Полагаем, что участию в медицинском эксперименте добровольца должно предшествовать в обязательном порядке получение им достаточных данных о величине возмещения при наступлении страхового случая для полноценной защиты его прав. Отсутствие минимальной границы выплат также не способствует удовлетворению интересов субъектов исследования. Вместе с тем правовые акты, действующие на данный момент на территории ДНР, наделяют суд правом увеличивать размер компенсации при причинении вреда добровольцу, что не характерно для личного страхования, к которому относят страхование жизни и здоровья участников, привлекаемых для проверки эффективности и безопасности разработанного лекарственного средства, в юридической литературе [2; 5, с. 83] и судебной практике <7>.
--------------------------------
<7> См.: Постановление Президиума Ярославского областного суда от 16.07.2014 N 44-г-35.
Еще одним примером различий в регулировании может служить порядок определения размера страховой премии. Согласно пунктам 10 - 13 Типовых правил страхования сумма платежей, причитающихся страховщику, устанавливается с учетом страхового тарифа. Последний, в свою очередь, формируется путем умножения ставки страхового тарифа, установленной законом, на количество пациентов и на коэффициент страхового тарифа. Согласно ст. 1084 ГК ДНР размер страховых премий и страховых взносов будет устанавливаться не законом, а соглашением страховщика и страхователя с возможностью применения страховых тарифов, предлагаемых страховой организацией в зависимости от объекта страхования и вероятности наступления страхового случая.
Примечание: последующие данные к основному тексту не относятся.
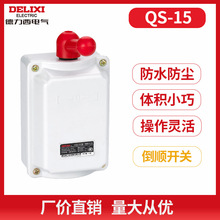 德力西倒顺开关 QS-15A30A60A 220v三相单相电机和面机正反转开关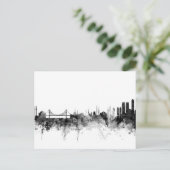 Istanbul Turkey Skyline Briefkaart (Staand voorkant)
Особенность регулирования на территории ДНР отношений страхования жизни и здоровья участников исследования фармацевтического средства проявляется также в установлении более гибких требований к форме договора. В отличие от Типовых правил, допускающих заключение сделки по страхованию исключительно путем подписания сторонами одного документа, нормативные правовые акты ДНР прямо не запрещают в качестве альтернативы достигнуть соглашение в момент предоставления страхователю страхового полиса, подписанного страховой организацией (ст. 1070 ГК ДНР).
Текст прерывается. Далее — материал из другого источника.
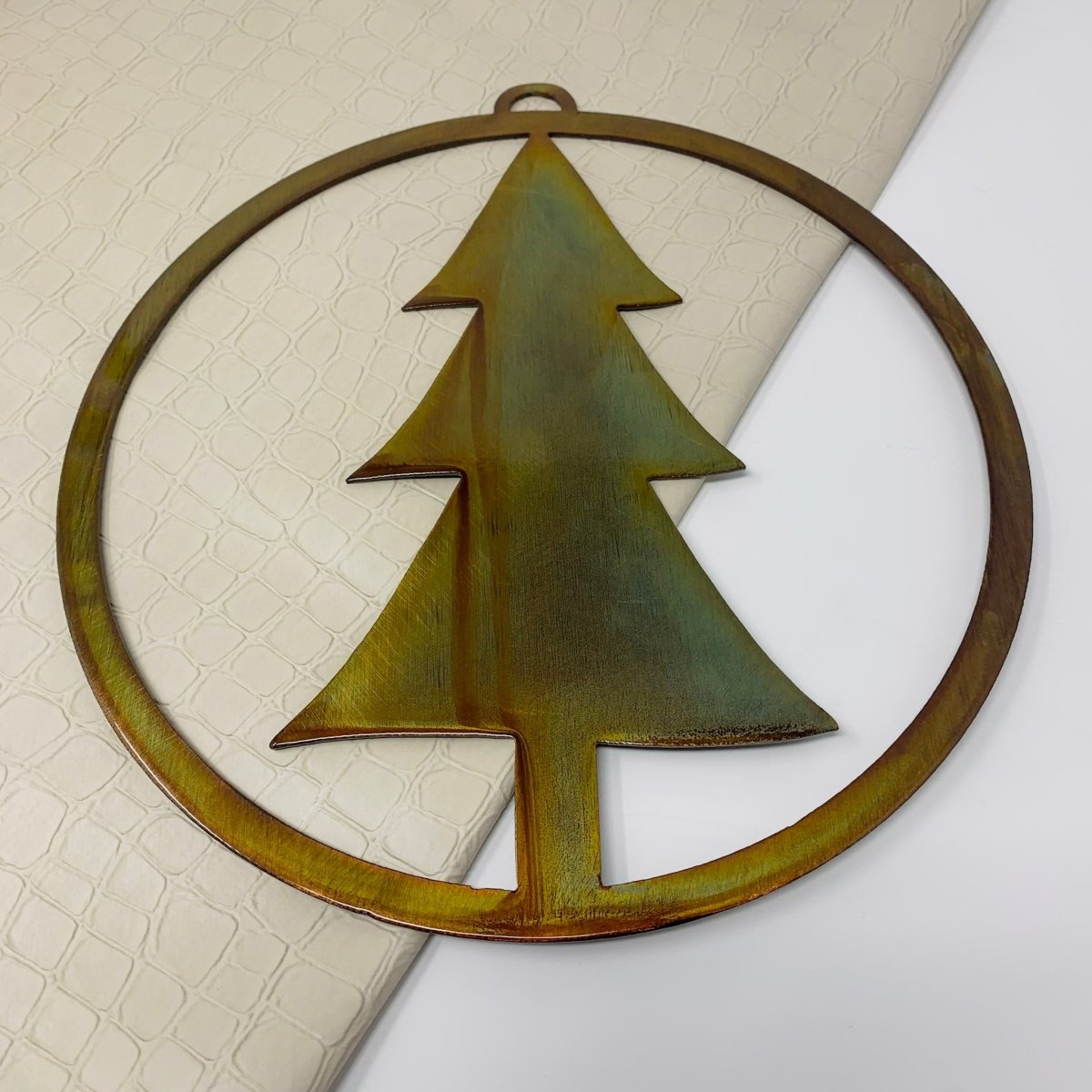 Christmas Tree Metal Ring - The Iron Hutch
Очевидно, что законодательство ДНР тяготеет к слиянию с общим законодательством России, о чем говорит схожесть регламентации в области страхования жизни и здоровья добровольцев клинических исследований. В настоящее время имеются некоторые отличия в правовом регулировании рассматриваемых отношений, в связи с чем предусмотрен переходный период для постепенной и гармоничной интеграции ДНР в правовую систему России. Тем не менее не вызывает сомнений, что на данном этапе должен быть достигнут баланс и обеспечен ряд мер, направленных на поддержание медицинского и фармацевтического сектора, с одной стороны, и граждан, принимающих участие в клинических исследованиях лекарственных препаратов для медицинского применения на территории нового региона, - с другой, призванных усилить защиту прав и интересов добровольцев.